• _Work instruction_: Set down every record exactly as it appears.

• _Source material_:
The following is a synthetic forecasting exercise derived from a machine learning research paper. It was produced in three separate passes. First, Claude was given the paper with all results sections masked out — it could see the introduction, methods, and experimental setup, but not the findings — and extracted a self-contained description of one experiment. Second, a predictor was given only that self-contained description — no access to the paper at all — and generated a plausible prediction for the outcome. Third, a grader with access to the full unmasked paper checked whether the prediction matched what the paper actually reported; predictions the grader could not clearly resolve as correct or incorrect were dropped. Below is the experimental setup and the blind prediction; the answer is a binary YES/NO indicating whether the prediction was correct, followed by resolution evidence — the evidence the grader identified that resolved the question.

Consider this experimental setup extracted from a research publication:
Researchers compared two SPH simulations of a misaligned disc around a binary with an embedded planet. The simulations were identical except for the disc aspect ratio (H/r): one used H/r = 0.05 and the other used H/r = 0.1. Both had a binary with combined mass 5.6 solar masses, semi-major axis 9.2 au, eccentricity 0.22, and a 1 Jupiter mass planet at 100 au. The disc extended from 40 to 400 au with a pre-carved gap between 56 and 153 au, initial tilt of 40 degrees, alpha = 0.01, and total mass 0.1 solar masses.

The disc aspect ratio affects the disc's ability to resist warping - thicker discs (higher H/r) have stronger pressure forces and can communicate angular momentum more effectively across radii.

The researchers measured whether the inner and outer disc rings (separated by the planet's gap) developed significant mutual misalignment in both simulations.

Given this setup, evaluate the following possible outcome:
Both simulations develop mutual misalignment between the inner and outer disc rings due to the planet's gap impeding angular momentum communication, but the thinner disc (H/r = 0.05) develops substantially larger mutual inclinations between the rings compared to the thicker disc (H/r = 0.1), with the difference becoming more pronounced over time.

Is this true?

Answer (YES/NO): NO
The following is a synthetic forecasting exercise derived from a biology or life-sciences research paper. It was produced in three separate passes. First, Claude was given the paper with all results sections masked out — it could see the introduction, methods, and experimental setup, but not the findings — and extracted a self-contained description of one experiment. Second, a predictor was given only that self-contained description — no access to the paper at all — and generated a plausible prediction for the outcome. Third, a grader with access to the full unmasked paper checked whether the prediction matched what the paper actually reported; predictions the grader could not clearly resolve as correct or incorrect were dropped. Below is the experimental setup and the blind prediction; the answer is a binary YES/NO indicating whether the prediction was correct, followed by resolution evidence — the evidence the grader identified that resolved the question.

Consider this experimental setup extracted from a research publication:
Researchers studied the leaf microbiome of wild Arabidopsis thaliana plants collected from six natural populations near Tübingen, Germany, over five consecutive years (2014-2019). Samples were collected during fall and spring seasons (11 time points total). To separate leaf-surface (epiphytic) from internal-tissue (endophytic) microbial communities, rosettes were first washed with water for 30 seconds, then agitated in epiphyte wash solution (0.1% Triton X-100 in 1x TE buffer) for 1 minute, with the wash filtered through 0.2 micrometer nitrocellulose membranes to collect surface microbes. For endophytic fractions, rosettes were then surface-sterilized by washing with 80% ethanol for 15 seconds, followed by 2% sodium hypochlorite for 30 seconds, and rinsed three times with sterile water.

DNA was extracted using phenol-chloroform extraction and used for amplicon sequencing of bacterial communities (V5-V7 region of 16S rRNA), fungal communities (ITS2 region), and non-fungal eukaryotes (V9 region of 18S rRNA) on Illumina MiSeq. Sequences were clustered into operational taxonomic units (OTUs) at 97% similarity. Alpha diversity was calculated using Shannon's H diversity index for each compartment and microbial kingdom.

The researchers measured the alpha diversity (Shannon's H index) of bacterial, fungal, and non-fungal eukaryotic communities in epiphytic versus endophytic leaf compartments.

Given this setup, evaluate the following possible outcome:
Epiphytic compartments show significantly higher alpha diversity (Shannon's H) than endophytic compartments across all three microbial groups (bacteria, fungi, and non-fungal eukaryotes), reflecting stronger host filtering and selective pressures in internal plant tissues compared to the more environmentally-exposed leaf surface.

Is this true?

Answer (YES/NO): YES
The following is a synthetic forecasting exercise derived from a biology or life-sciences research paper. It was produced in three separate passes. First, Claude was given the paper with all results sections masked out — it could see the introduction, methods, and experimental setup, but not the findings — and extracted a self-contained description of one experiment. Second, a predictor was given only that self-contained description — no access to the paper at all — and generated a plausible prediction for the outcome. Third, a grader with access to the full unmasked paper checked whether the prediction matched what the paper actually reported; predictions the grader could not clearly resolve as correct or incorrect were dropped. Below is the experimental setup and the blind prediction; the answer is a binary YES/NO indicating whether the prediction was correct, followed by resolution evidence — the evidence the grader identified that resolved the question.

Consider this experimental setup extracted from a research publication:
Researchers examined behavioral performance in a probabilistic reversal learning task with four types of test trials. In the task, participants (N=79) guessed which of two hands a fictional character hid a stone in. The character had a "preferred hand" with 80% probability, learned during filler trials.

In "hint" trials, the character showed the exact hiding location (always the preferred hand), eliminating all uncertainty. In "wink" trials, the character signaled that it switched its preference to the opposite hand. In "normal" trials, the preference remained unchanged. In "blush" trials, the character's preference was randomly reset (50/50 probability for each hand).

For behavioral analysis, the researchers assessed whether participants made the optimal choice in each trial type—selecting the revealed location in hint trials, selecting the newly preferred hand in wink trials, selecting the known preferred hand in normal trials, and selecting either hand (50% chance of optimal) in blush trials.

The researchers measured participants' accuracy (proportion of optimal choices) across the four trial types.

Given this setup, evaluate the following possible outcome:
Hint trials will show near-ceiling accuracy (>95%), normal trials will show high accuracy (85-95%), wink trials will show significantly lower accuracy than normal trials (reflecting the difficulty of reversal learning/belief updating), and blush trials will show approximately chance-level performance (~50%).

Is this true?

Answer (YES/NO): NO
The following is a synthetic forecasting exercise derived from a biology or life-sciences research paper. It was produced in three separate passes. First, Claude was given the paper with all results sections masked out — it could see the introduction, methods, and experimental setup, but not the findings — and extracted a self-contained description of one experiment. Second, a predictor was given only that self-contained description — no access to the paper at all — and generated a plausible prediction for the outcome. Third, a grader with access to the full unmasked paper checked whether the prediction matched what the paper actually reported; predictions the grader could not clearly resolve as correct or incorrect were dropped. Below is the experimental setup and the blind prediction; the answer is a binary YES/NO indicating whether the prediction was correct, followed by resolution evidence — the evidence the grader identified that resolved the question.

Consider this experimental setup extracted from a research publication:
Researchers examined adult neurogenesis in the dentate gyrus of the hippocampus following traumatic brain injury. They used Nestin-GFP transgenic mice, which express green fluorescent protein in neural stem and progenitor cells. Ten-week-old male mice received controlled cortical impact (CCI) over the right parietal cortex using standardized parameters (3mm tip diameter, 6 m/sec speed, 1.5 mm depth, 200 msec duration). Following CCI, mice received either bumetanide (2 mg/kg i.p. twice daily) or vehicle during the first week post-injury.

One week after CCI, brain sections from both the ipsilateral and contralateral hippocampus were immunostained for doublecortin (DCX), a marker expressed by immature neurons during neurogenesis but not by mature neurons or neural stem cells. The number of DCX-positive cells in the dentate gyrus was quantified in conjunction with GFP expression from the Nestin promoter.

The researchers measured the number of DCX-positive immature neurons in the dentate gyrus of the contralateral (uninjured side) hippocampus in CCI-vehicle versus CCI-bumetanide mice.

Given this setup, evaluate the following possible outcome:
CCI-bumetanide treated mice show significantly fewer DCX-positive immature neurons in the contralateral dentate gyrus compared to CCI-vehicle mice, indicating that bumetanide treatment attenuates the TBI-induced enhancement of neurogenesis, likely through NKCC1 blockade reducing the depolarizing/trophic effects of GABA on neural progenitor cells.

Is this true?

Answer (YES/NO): NO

• _Reply_:
The following is a synthetic forecasting exercise derived from a machine learning research paper. It was produced in three separate passes. First, Claude was given the paper with all results sections masked out — it could see the introduction, methods, and experimental setup, but not the findings — and extracted a self-contained description of one experiment. Second, a predictor was given only that self-contained description — no access to the paper at all — and generated a plausible prediction for the outcome. Third, a grader with access to the full unmasked paper checked whether the prediction matched what the paper actually reported; predictions the grader could not clearly resolve as correct or incorrect were dropped. Below is the experimental setup and the blind prediction; the answer is a binary YES/NO indicating whether the prediction was correct, followed by resolution evidence — the evidence the grader identified that resolved the question.

Consider this experimental setup extracted from a research publication:
Researchers compared two SPH simulations of a misaligned disc around a binary with an embedded planet. The simulations were identical except for the disc aspect ratio (H/r): one used H/r = 0.05 and the other used H/r = 0.1. Both had a binary with combined mass 5.6 solar masses, semi-major axis 9.2 au, eccentricity 0.22, and a 1 Jupiter mass planet at 100 au. The disc extended from 40 to 400 au with a pre-carved gap between 56 and 153 au, initial tilt of 40 degrees, alpha = 0.01, and total mass 0.1 solar masses.

The disc aspect ratio affects the disc's ability to resist warping - thicker discs (higher H/r) have stronger pressure forces and can communicate angular momentum more effectively across radii.

The researchers measured whether the inner and outer disc rings (separated by the planet's gap) developed significant mutual misalignment in both simulations.

Given this setup, evaluate the following possible outcome:
Both simulations develop mutual misalignment between the inner and outer disc rings due to the planet's gap impeding angular momentum communication, but the thinner disc (H/r = 0.05) develops substantially larger mutual inclinations between the rings compared to the thicker disc (H/r = 0.1), with the difference becoming more pronounced over time.

Is this true?

Answer (YES/NO): NO
The following is a synthetic forecasting exercise derived from a biology or life-sciences research paper. It was produced in three separate passes. First, Claude was given the paper with all results sections masked out — it could see the introduction, methods, and experimental setup, but not the findings — and extracted a self-contained description of one experiment. Second, a predictor was given only that self-contained description — no access to the paper at all — and generated a plausible prediction for the outcome. Third, a grader with access to the full unmasked paper checked whether the prediction matched what the paper actually reported; predictions the grader could not clearly resolve as correct or incorrect were dropped. Below is the experimental setup and the blind prediction; the answer is a binary YES/NO indicating whether the prediction was correct, followed by resolution evidence — the evidence the grader identified that resolved the question.

Consider this experimental setup extracted from a research publication:
Researchers studied the leaf microbiome of wild Arabidopsis thaliana plants collected from six natural populations near Tübingen, Germany, over five consecutive years (2014-2019). Samples were collected during fall and spring seasons (11 time points total). To separate leaf-surface (epiphytic) from internal-tissue (endophytic) microbial communities, rosettes were first washed with water for 30 seconds, then agitated in epiphyte wash solution (0.1% Triton X-100 in 1x TE buffer) for 1 minute, with the wash filtered through 0.2 micrometer nitrocellulose membranes to collect surface microbes. For endophytic fractions, rosettes were then surface-sterilized by washing with 80% ethanol for 15 seconds, followed by 2% sodium hypochlorite for 30 seconds, and rinsed three times with sterile water.

DNA was extracted using phenol-chloroform extraction and used for amplicon sequencing of bacterial communities (V5-V7 region of 16S rRNA), fungal communities (ITS2 region), and non-fungal eukaryotes (V9 region of 18S rRNA) on Illumina MiSeq. Sequences were clustered into operational taxonomic units (OTUs) at 97% similarity. Alpha diversity was calculated using Shannon's H diversity index for each compartment and microbial kingdom.

The researchers measured the alpha diversity (Shannon's H index) of bacterial, fungal, and non-fungal eukaryotic communities in epiphytic versus endophytic leaf compartments.

Given this setup, evaluate the following possible outcome:
Epiphytic compartments show significantly higher alpha diversity (Shannon's H) than endophytic compartments across all three microbial groups (bacteria, fungi, and non-fungal eukaryotes), reflecting stronger host filtering and selective pressures in internal plant tissues compared to the more environmentally-exposed leaf surface.

Is this true?

Answer (YES/NO): YES
The following is a synthetic forecasting exercise derived from a biology or life-sciences research paper. It was produced in three separate passes. First, Claude was given the paper with all results sections masked out — it could see the introduction, methods, and experimental setup, but not the findings — and extracted a self-contained description of one experiment. Second, a predictor was given only that self-contained description — no access to the paper at all — and generated a plausible prediction for the outcome. Third, a grader with access to the full unmasked paper checked whether the prediction matched what the paper actually reported; predictions the grader could not clearly resolve as correct or incorrect were dropped. Below is the experimental setup and the blind prediction; the answer is a binary YES/NO indicating whether the prediction was correct, followed by resolution evidence — the evidence the grader identified that resolved the question.

Consider this experimental setup extracted from a research publication:
Researchers examined behavioral performance in a probabilistic reversal learning task with four types of test trials. In the task, participants (N=79) guessed which of two hands a fictional character hid a stone in. The character had a "preferred hand" with 80% probability, learned during filler trials.

In "hint" trials, the character showed the exact hiding location (always the preferred hand), eliminating all uncertainty. In "wink" trials, the character signaled that it switched its preference to the opposite hand. In "normal" trials, the preference remained unchanged. In "blush" trials, the character's preference was randomly reset (50/50 probability for each hand).

For behavioral analysis, the researchers assessed whether participants made the optimal choice in each trial type—selecting the revealed location in hint trials, selecting the newly preferred hand in wink trials, selecting the known preferred hand in normal trials, and selecting either hand (50% chance of optimal) in blush trials.

The researchers measured participants' accuracy (proportion of optimal choices) across the four trial types.

Given this setup, evaluate the following possible outcome:
Hint trials will show near-ceiling accuracy (>95%), normal trials will show high accuracy (85-95%), wink trials will show significantly lower accuracy than normal trials (reflecting the difficulty of reversal learning/belief updating), and blush trials will show approximately chance-level performance (~50%).

Is this true?

Answer (YES/NO): NO
The following is a synthetic forecasting exercise derived from a biology or life-sciences research paper. It was produced in three separate passes. First, Claude was given the paper with all results sections masked out — it could see the introduction, methods, and experimental setup, but not the findings — and extracted a self-contained description of one experiment. Second, a predictor was given only that self-contained description — no access to the paper at all — and generated a plausible prediction for the outcome. Third, a grader with access to the full unmasked paper checked whether the prediction matched what the paper actually reported; predictions the grader could not clearly resolve as correct or incorrect were dropped. Below is the experimental setup and the blind prediction; the answer is a binary YES/NO indicating whether the prediction was correct, followed by resolution evidence — the evidence the grader identified that resolved the question.

Consider this experimental setup extracted from a research publication:
Researchers examined adult neurogenesis in the dentate gyrus of the hippocampus following traumatic brain injury. They used Nestin-GFP transgenic mice, which express green fluorescent protein in neural stem and progenitor cells. Ten-week-old male mice received controlled cortical impact (CCI) over the right parietal cortex using standardized parameters (3mm tip diameter, 6 m/sec speed, 1.5 mm depth, 200 msec duration). Following CCI, mice received either bumetanide (2 mg/kg i.p. twice daily) or vehicle during the first week post-injury.

One week after CCI, brain sections from both the ipsilateral and contralateral hippocampus were immunostained for doublecortin (DCX), a marker expressed by immature neurons during neurogenesis but not by mature neurons or neural stem cells. The number of DCX-positive cells in the dentate gyrus was quantified in conjunction with GFP expression from the Nestin promoter.

The researchers measured the number of DCX-positive immature neurons in the dentate gyrus of the contralateral (uninjured side) hippocampus in CCI-vehicle versus CCI-bumetanide mice.

Given this setup, evaluate the following possible outcome:
CCI-bumetanide treated mice show significantly fewer DCX-positive immature neurons in the contralateral dentate gyrus compared to CCI-vehicle mice, indicating that bumetanide treatment attenuates the TBI-induced enhancement of neurogenesis, likely through NKCC1 blockade reducing the depolarizing/trophic effects of GABA on neural progenitor cells.

Is this true?

Answer (YES/NO): NO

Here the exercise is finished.